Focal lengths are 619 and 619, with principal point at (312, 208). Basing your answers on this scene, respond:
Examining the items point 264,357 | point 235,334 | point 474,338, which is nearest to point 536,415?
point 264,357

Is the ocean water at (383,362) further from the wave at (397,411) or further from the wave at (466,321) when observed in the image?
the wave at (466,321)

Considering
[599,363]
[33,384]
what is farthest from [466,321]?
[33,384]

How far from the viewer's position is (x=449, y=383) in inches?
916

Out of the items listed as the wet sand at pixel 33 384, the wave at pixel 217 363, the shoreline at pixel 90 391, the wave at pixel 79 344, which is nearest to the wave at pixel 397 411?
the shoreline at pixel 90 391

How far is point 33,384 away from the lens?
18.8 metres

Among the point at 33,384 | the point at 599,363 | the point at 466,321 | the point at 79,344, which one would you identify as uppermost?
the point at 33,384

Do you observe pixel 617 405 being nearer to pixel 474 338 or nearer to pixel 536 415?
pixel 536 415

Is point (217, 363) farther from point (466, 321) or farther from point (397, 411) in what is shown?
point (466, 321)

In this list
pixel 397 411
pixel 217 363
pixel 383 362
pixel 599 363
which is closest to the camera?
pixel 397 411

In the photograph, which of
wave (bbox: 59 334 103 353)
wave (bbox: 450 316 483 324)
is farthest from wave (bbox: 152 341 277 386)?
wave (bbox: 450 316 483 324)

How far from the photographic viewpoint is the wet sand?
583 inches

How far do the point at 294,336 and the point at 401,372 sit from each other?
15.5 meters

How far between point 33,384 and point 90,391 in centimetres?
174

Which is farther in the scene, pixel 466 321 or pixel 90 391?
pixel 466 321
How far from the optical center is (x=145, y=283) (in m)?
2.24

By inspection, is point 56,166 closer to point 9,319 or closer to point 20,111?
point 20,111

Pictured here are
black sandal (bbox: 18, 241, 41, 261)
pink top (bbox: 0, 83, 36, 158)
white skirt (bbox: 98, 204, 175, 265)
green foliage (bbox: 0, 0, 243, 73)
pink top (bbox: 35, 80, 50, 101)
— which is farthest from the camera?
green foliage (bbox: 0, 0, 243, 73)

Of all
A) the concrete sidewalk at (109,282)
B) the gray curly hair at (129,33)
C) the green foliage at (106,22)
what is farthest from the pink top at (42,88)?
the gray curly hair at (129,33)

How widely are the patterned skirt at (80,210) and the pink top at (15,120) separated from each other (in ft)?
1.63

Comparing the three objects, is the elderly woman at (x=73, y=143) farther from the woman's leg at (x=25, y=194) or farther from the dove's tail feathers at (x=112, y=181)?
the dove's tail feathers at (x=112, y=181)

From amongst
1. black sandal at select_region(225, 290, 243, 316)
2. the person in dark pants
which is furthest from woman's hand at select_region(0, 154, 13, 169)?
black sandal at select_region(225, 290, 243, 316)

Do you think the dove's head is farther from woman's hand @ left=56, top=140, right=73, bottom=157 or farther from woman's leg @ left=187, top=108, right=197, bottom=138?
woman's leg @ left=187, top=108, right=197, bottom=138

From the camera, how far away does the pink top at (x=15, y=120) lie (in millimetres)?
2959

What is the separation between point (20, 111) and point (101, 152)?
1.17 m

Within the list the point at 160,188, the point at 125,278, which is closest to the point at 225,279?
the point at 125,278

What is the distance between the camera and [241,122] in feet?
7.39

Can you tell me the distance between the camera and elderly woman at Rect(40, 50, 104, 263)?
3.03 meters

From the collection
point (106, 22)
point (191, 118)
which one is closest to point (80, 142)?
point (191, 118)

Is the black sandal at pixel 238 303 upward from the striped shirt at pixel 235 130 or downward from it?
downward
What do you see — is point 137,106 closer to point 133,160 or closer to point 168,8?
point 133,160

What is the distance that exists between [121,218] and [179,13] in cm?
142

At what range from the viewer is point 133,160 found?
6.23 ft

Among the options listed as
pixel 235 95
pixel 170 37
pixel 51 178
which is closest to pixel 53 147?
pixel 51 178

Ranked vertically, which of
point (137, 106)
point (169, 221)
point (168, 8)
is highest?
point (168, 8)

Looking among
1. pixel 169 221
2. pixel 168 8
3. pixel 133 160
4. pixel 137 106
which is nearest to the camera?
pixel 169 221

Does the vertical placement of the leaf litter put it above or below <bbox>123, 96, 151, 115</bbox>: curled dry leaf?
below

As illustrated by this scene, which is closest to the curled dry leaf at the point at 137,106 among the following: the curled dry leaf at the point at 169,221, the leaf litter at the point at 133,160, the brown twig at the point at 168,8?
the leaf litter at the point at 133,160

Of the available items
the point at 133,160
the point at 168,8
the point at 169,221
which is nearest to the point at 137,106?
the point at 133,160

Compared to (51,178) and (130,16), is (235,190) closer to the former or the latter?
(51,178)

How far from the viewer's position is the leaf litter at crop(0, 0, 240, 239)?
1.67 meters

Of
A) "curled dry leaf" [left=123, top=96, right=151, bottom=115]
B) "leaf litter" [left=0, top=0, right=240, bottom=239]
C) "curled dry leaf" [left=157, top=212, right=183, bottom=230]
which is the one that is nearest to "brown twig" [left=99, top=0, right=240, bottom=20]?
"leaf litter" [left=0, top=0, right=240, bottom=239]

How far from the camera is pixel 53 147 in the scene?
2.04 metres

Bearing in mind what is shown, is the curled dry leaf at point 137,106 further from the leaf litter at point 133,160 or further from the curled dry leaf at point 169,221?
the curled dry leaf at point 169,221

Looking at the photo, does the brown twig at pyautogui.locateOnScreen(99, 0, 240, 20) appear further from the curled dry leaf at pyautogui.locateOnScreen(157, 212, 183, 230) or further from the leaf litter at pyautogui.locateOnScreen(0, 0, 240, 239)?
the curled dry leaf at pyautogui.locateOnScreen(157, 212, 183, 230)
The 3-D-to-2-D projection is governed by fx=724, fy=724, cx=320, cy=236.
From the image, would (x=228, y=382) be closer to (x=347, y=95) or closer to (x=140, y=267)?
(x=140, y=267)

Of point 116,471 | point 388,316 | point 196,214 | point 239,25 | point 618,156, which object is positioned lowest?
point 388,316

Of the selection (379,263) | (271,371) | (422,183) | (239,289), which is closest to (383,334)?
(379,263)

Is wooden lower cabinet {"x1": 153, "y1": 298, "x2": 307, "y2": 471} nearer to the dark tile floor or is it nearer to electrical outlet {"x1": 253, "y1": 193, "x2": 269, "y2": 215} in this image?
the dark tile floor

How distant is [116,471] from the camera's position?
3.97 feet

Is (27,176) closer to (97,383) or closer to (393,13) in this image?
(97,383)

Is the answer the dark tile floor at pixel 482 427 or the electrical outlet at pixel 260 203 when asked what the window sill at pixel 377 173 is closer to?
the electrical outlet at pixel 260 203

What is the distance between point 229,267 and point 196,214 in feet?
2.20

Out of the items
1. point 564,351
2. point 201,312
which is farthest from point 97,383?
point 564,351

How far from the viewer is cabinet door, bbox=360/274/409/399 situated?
==*==
Recopy the whole listing exactly.

Focal lengths are 619 and 619, with principal point at (312, 208). Basing your answers on this scene, respond:
Examining the items point 264,357 | point 235,334 | point 474,338, which is nearest to point 536,415?
point 264,357

Is the ocean water at (383,362) further from the wave at (397,411) or further from the wave at (466,321) when observed in the image?
the wave at (466,321)

Considering
[599,363]
[33,384]
what is farthest from [466,321]?
[33,384]

How far from the viewer's position is (x=449, y=383) in inches?
916

Out of the items listed as the wet sand at pixel 33 384, the wave at pixel 217 363, the shoreline at pixel 90 391, the wave at pixel 79 344, which is nearest to the wave at pixel 397 411?
the shoreline at pixel 90 391

How far is point 33,384 away from the lens?
18.8 metres

Among the point at 33,384 | the point at 599,363 | the point at 466,321 | the point at 79,344, which one would you identify as uppermost?
the point at 33,384

Do you observe pixel 617 405 being nearer to pixel 474 338 or nearer to pixel 536 415?
pixel 536 415

Is point (217, 363) farther from point (466, 321) or farther from point (397, 411) in what is shown?
point (466, 321)

In this list
pixel 397 411
pixel 217 363
pixel 383 362
pixel 599 363
which is closest to the camera?
pixel 397 411

In the photograph, which of
wave (bbox: 59 334 103 353)
wave (bbox: 450 316 483 324)
is farthest from wave (bbox: 152 341 277 386)?
wave (bbox: 450 316 483 324)

How far from the photographic viewpoint is the wet sand?
583 inches

How far do the point at 294,336 and the point at 401,372 sit from each other?
15.5 meters

How far between point 33,384 and point 90,391 in centimetres?
174

Which is farther in the scene, pixel 466 321 or pixel 90 391?
pixel 466 321
How far from the optical center is (x=145, y=283) (in m)?
2.24

By inspection, is point 56,166 closer to point 9,319 or closer to point 20,111?
point 20,111

Pictured here are
black sandal (bbox: 18, 241, 41, 261)
pink top (bbox: 0, 83, 36, 158)
white skirt (bbox: 98, 204, 175, 265)
green foliage (bbox: 0, 0, 243, 73)
pink top (bbox: 35, 80, 50, 101)
— which is farthest from the camera?
green foliage (bbox: 0, 0, 243, 73)

Of all
A) the concrete sidewalk at (109,282)
B) the gray curly hair at (129,33)
C) the green foliage at (106,22)
what is farthest from the pink top at (42,88)?
the gray curly hair at (129,33)

How widely are the patterned skirt at (80,210) and the pink top at (15,120) separated from each other (in ft)?
1.63

Comparing the three objects, is the elderly woman at (x=73, y=143) farther from the woman's leg at (x=25, y=194) or farther from the dove's tail feathers at (x=112, y=181)?
the dove's tail feathers at (x=112, y=181)

From amongst
1. black sandal at select_region(225, 290, 243, 316)
2. the person in dark pants
which is furthest from woman's hand at select_region(0, 154, 13, 169)?
black sandal at select_region(225, 290, 243, 316)

Do you think the dove's head is farther from woman's hand @ left=56, top=140, right=73, bottom=157 or farther from woman's leg @ left=187, top=108, right=197, bottom=138?
woman's leg @ left=187, top=108, right=197, bottom=138

From the camera, how far away does the pink top at (x=15, y=120) lie (in millimetres)?
2959

What is the separation between point (20, 111) and point (101, 152)?
1.17 m

Within the list the point at 160,188, the point at 125,278, which is closest to the point at 225,279?
the point at 125,278

What is the distance between the camera and [241,122] in feet?
7.39

Can you tell me the distance between the camera and elderly woman at Rect(40, 50, 104, 263)?
3.03 meters

From the collection
point (106, 22)
point (191, 118)
which one is closest to point (80, 142)?
point (191, 118)

Is the black sandal at pixel 238 303 upward from the striped shirt at pixel 235 130 or downward from it?
downward
What do you see — is point 137,106 closer to point 133,160 or closer to point 168,8?
point 133,160

What is the distance that exists between [121,218] and [179,13] in cm?
142

At what range from the viewer is point 133,160 found?
6.23 ft

Among the options listed as
pixel 235 95
pixel 170 37
pixel 51 178
which is closest to pixel 53 147?
pixel 51 178

Ranked vertically, which of
point (137, 106)
point (169, 221)
point (168, 8)
is highest?
point (168, 8)

Looking among
1. pixel 169 221
2. pixel 168 8
3. pixel 133 160
4. pixel 137 106
which is nearest to the camera?
pixel 169 221

Does the vertical placement of the leaf litter put it above or below <bbox>123, 96, 151, 115</bbox>: curled dry leaf?
below

As illustrated by this scene, which is closest to the curled dry leaf at the point at 137,106 among the following: the curled dry leaf at the point at 169,221, the leaf litter at the point at 133,160, the brown twig at the point at 168,8?
the leaf litter at the point at 133,160

Of the available items
the point at 133,160
the point at 168,8
the point at 169,221
which is nearest to the point at 137,106?
the point at 133,160

Compared to (51,178) and (130,16), is (235,190) closer to the former or the latter?
(51,178)

How far from the viewer's position is the leaf litter at crop(0, 0, 240, 239)?
1.67 meters

Of
A) "curled dry leaf" [left=123, top=96, right=151, bottom=115]
B) "leaf litter" [left=0, top=0, right=240, bottom=239]
C) "curled dry leaf" [left=157, top=212, right=183, bottom=230]
which is the one that is nearest to "brown twig" [left=99, top=0, right=240, bottom=20]?
"leaf litter" [left=0, top=0, right=240, bottom=239]

How far from the camera is pixel 53 147 in the scene?
2.04 metres

Bearing in mind what is shown, is the curled dry leaf at point 137,106 further from the leaf litter at point 133,160 or further from the curled dry leaf at point 169,221?
the curled dry leaf at point 169,221

Looking at the photo, does the brown twig at pyautogui.locateOnScreen(99, 0, 240, 20) appear further from the curled dry leaf at pyautogui.locateOnScreen(157, 212, 183, 230) or further from the leaf litter at pyautogui.locateOnScreen(0, 0, 240, 239)?
the curled dry leaf at pyautogui.locateOnScreen(157, 212, 183, 230)
The 3-D-to-2-D projection is governed by fx=724, fy=724, cx=320, cy=236.
From the image, would (x=228, y=382) be closer to (x=347, y=95) or closer to (x=140, y=267)?
(x=140, y=267)

Of point 116,471 | point 388,316 | point 196,214 | point 239,25 | point 618,156, which object is positioned lowest?
point 388,316

Of the selection (379,263) | (271,371) | (422,183) | (239,289), which is closest to (383,334)?
(379,263)

Is wooden lower cabinet {"x1": 153, "y1": 298, "x2": 307, "y2": 471} nearer to the dark tile floor or is it nearer to electrical outlet {"x1": 253, "y1": 193, "x2": 269, "y2": 215} in this image?
the dark tile floor

How distant is [116,471] from the camera's position?
3.97 feet

Is (27,176) closer to (97,383) or closer to (393,13) in this image?
(97,383)

Is the answer the dark tile floor at pixel 482 427 or the electrical outlet at pixel 260 203 when asked what the window sill at pixel 377 173 is closer to?
the electrical outlet at pixel 260 203

What is the distance between point 229,267 and point 196,214 in feet?
2.20

Out of the items
1. point 564,351
2. point 201,312
which is farthest from point 97,383?
point 564,351

How far from the viewer is cabinet door, bbox=360/274/409/399 situated?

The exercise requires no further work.